Output the data as a Markdown table with the columns Row and Line, giving each non-blank line its own numbered row. Start at the line that has "What is the extent" and continue through the last line of the data.

§ **Material**:
--*--

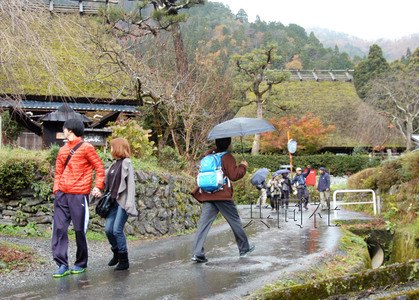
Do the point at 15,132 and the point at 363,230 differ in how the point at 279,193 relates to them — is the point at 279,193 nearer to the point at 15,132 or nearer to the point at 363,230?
the point at 363,230

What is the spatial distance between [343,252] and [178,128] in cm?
2006

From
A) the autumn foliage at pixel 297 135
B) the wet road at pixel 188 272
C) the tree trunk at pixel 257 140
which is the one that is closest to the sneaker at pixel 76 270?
the wet road at pixel 188 272

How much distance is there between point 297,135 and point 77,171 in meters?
35.6

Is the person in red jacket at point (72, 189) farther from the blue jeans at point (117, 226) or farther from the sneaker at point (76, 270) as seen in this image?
the blue jeans at point (117, 226)

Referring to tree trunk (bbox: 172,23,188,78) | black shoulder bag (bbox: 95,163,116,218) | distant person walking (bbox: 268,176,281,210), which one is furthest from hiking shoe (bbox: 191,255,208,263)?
tree trunk (bbox: 172,23,188,78)

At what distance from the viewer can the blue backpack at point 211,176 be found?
25.9ft

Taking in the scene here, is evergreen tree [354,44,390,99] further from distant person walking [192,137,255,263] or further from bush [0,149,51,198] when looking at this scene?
distant person walking [192,137,255,263]

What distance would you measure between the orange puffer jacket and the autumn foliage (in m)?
34.3

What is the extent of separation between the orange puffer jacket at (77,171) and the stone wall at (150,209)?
4745 mm

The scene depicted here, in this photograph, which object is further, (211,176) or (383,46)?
(383,46)

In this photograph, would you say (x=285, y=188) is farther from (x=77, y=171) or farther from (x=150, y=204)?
(x=77, y=171)

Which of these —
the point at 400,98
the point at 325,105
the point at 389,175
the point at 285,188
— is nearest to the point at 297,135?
the point at 400,98

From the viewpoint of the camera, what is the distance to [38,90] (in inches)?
902

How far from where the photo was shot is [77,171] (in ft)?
23.1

--*--

§ **Result below**:
| Row | Line |
|---|---|
| 1 | What is the extent of separation between the orange puffer jacket at (77,171) and the stone wall at (150,209)? |
| 2 | 4745 mm |
| 3 | The scene depicted here, in this photograph, which object is further, (211,176) or (383,46)? |
| 4 | (383,46) |
| 5 | In this photograph, would you say (x=285, y=188) is farther from (x=77, y=171) or farther from (x=150, y=204)? |
| 6 | (x=77, y=171) |
| 7 | Which of these — |
| 8 | the point at 400,98 |
| 9 | the point at 325,105 |
| 10 | the point at 389,175 |
| 11 | the point at 285,188 |
| 12 | — is nearest to the point at 297,135? |
| 13 | the point at 400,98 |
| 14 | From the viewpoint of the camera, what is the distance to [38,90] (in inches)? |
| 15 | 902 |
| 16 | How far from where the photo was shot is [77,171] (in ft)? |
| 17 | 23.1 |